Resumo
A Operação Miragem, deflagrada pela Polícia Federal, investiga suspeitas de fraudes financeiras envolvendo o Banco Digimais, pertencente ao bispo Edir Macedo, com bloqueio de mais de R$ 670 milhões em bens e foco em crimes como fraude contábil, gestão fraudulenta e manipulação de demonstrações financeiras.
As investigações revelam que o Banco Digimais utilizava manobras contábeis para ocultar cerca de R$ 480 milhões em créditos vencidos, transferindo ativos problemáticos para fundos ligados ao próprio banco e declarando resultados financeiros superiores aos reais, como o lucro de R$ 31 milhões no ano passado.
Relatórios do Banco Central apontam irregularidades como manipulação sistemática de balanços, supervalorização de ativos, geração de receitas fictícias e operações de crédito potencialmente ilegais, além de falsificação de dados nos sistemas oficiais de registro e fiscalização.
A Polícia Federal deflagrou, na manhã desta terça-feira (23), a Operação Miragem, que investiga suspeitas de fraudes contra o sistema financeiro nacional envolvendo o Banco Digimais. A instituição financeira pertence ao bispo Edir Macedo, fundador da Igreja Universal do Reino de Deus.

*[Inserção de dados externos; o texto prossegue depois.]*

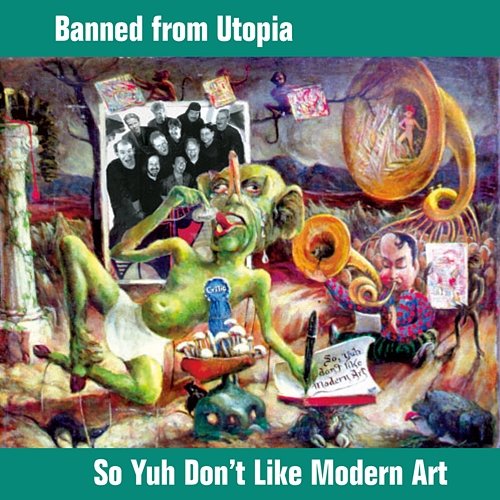 So Yuh Don't Like Modern Art Banned From Utopia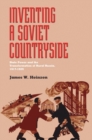 Image for Inventing a Soviet Countryside : State Power and the Transformation of Rural Russia, 1917-1929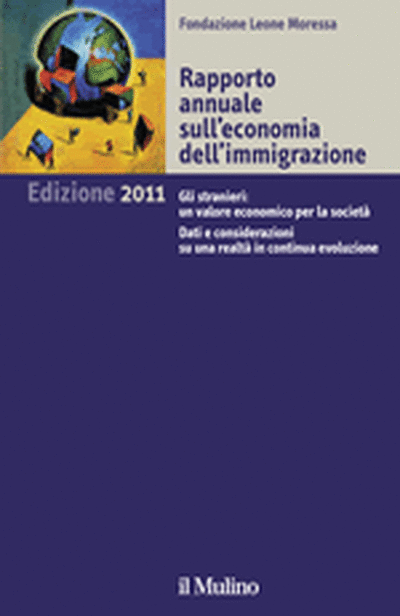 Cover Rapporto annuale sull'economia dell'immigrazione. Edizione 2011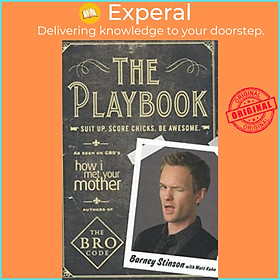 Sách - The Playbook : Suit Up. Score Chicks. Be Awesome by Barney Stinson (UK edition, paperback)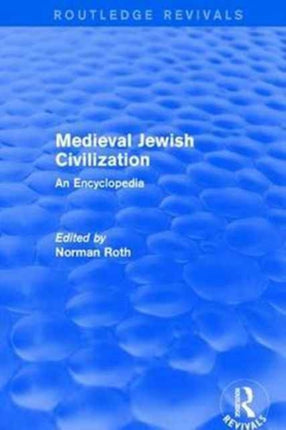 Routledge Revivals Medieval Jewish Civilization 2003 An Encyclopedia 7 Routledge Revivals Routledge Encyclopedias of the Middle Ages
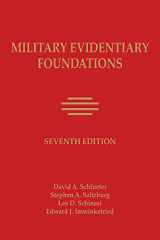 9781663319043-1663319049-Military Evidentiary Foundations 7th Edition [LATEST EDITION]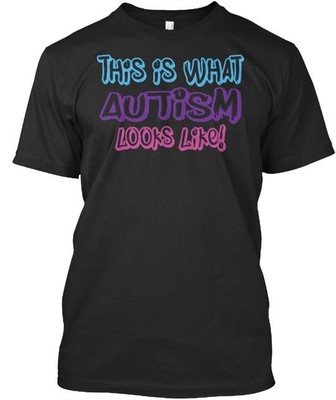 This Is What Autism Looks Like Aw T-Shirt Made in the USA Size S to 5XL
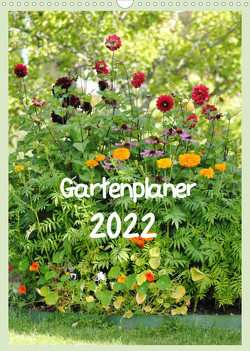 Gartenplaner (Wandkalender 2022 DIN A3 hoch) von tinadefortunata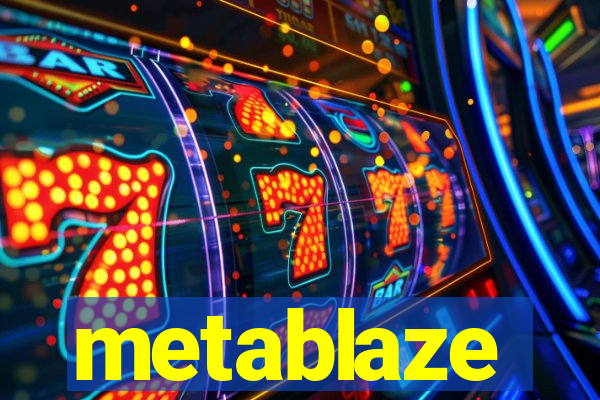 metablaze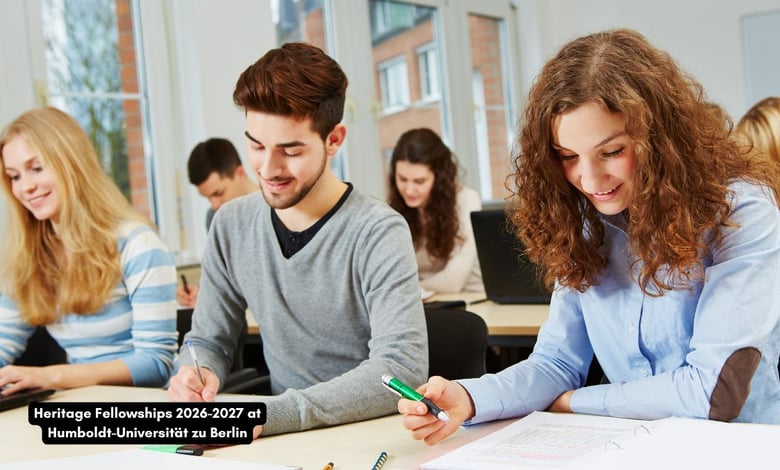 Heritage Fellowships 2026-2027 at Humboldt-Universität zu Berlin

A ação, concentrada na capital paulista, conta com a participação de 50 policiais federais, que cumprem nove mandados de busca e apreensão expedidos pela Justiça Federal. Até o momento, não há ordens de prisão sendo executadas na operação.
Como parte das medidas judiciais autorizadas, foram bloqueados mais de R$ 670 milhões em bens e ativos dos investigados. O foco principal da apuração policial é verificar a ocorrência de crimes como fraude contábil, gestão fraudulenta e manipulação de demonstrações financeiras por parte da diretoria do banco.

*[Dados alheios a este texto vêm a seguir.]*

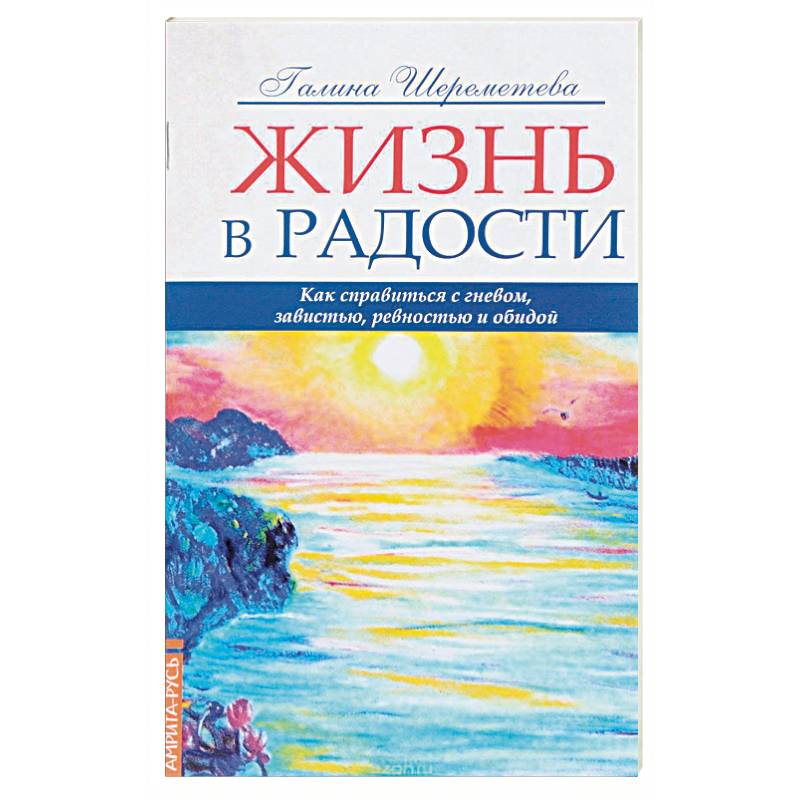 Жизнь в радости. Как справиться с гневом, завистью, ревностью и обидой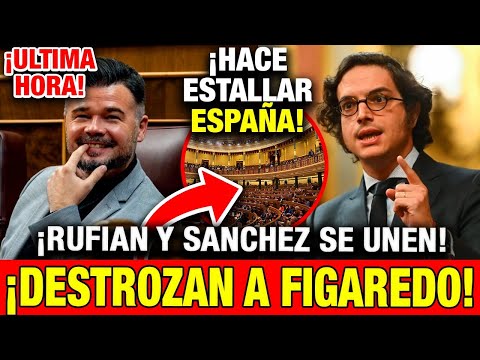 💣HISTORIC RIDICULOUSNESS! RUFIÁN and SÁNCHEZ SERNA DESTROY FIGAREDO 😳 “THIS IS NOT HOW YOU DO POL...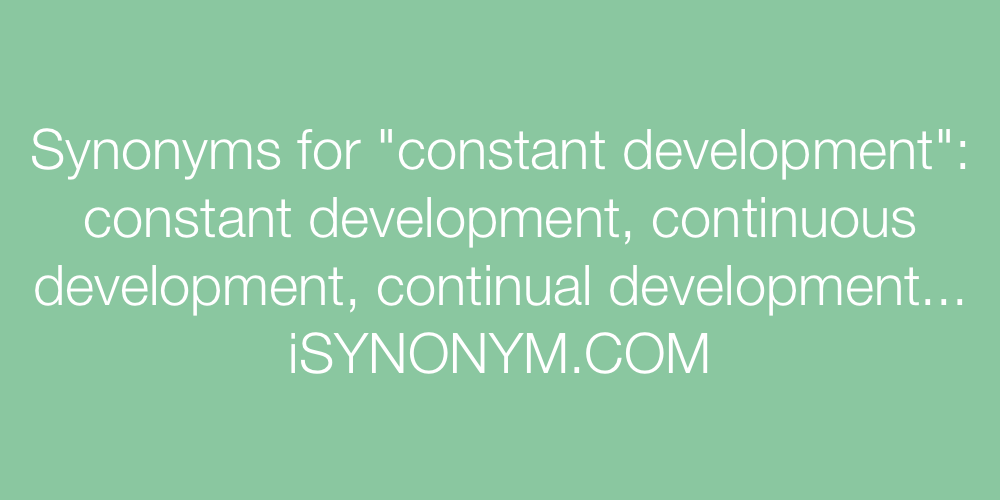 Synonyms constant development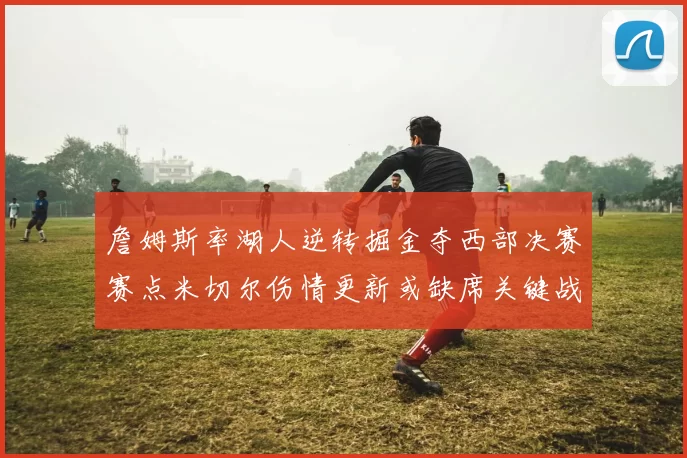 詹姆斯率湖人逆转掘金夺西部决赛赛点米切尔伤情更新或缺席关键战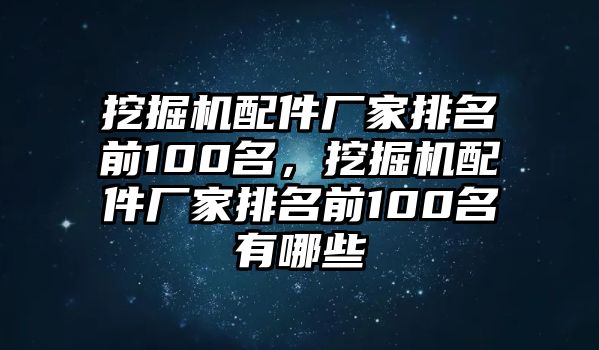 挖掘機(jī)配件廠家排名前100名，挖掘機(jī)配件廠家排名前100名有哪些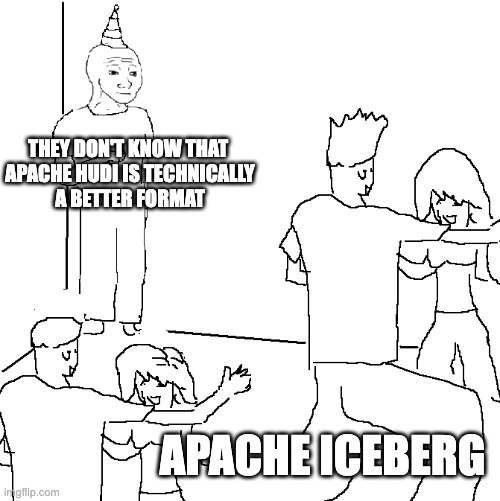 They don't know | THEY DON'T KNOW THAT 
APACHE HUDI IS TECHNICALLY
A BETTER FORMAT; APACHE ICEBERG | image tagged in they don't know | made w/ Imgflip meme maker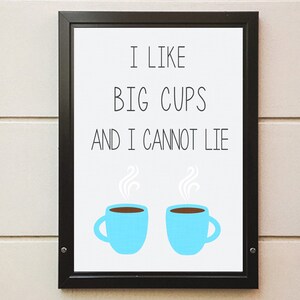I Like Big Cups - Kitchen Art Printable Digital Download - Various ...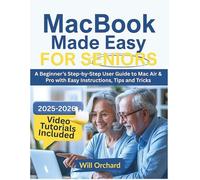 MACBOOK MADE EASY FOR SENIORS: A Beginner’s Step-by-Step User Guide to Mac Air & Pro with Easy Instructions, Tips and Tricks
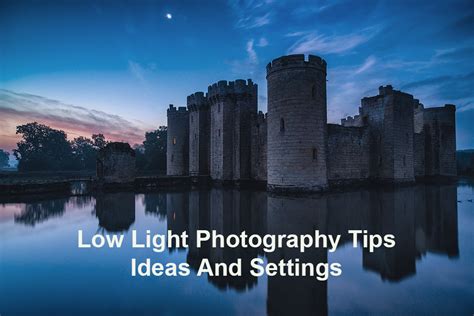 Low Light Photography Explained A Beginner S Guide Low Light Photography Explained A Beginner S Guide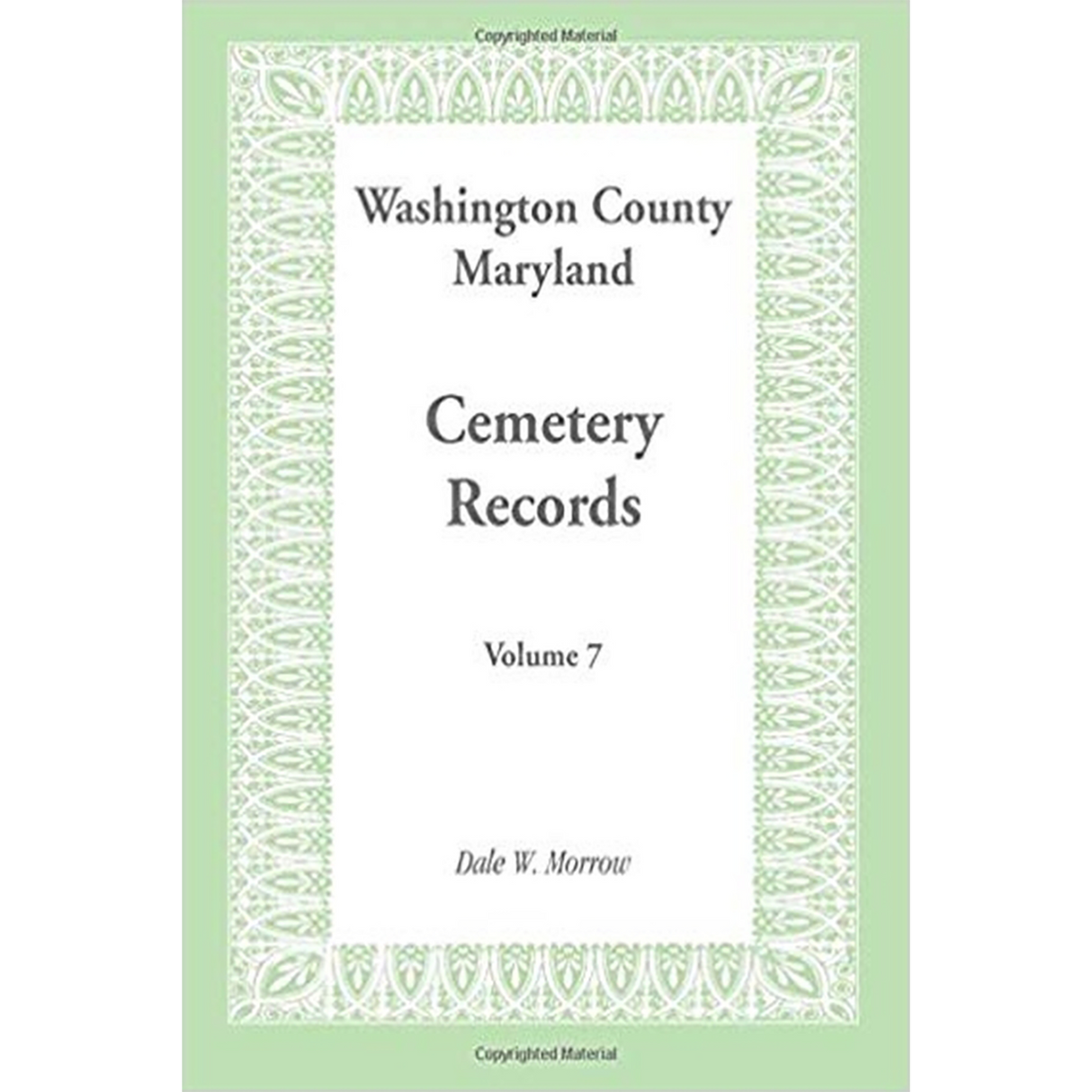 Washington County, Maryland Cemetery Records: Volume 7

Até o momento da publicação desta matéria, o Banco Digimais não havia se pronunciado oficialmente sobre a operação em andamento.
O Esquema de Ocultação e a Manobra Contábil
As investigações apontam que o Banco Digimais utilizava manobras contábeis para maquiar sua real saúde financeira. De acordo com as apurações da Polícia Federal, a instituição financeira transferia carteiras de crédito com altos índices de inadimplência para fundos de investimento dos quais o próprio banco participava.
Esse mecanismo retirava os ativos problemáticos de seu balanço oficial de forma irregular.
Estima-se que essa engrenagem financeira tenha ocultado aproximadamente R$ 480 milhões em créditos vencidos, permitindo que a instituição apresentasse resultados financeiros melhores do que os reais. O Digimais declarou um lucro de aproximadamente R$ 31 milhões no ano passado, resultado que agora está sendo questionado pelos investigadores.
Ação do Banco Central e Irregularidades Regulatórias
A operação da Polícia Federal é fortemente subsidiada por relatórios técnicos produzidos pelo Banco Central (BC). O órgão regulador identificou diversas irregularidades na condução dos negócios da instituição financeira, apontando que os dados e balanços do Digimais eram sistematicamente manipulados.
Conforme apontado pelo BC, essa prática fraudulenta permitia a supervalorização artificial de ativos e a consequente geração de receitas fictícias que somam centenas de milhões de reais.
Além da manipulação das demonstrações financeiras, a Polícia Federal apura a realização de operações de crédito potencialmente ilegais desenhadas para beneficiar diretamente a empresa controladora do banco.
Também estão sob escrutínio condutas de falsificação e inserção de dados falsificados nos sistemas oficiais de registro mantidos pelo Banco Central para fins de controle e fiscalização.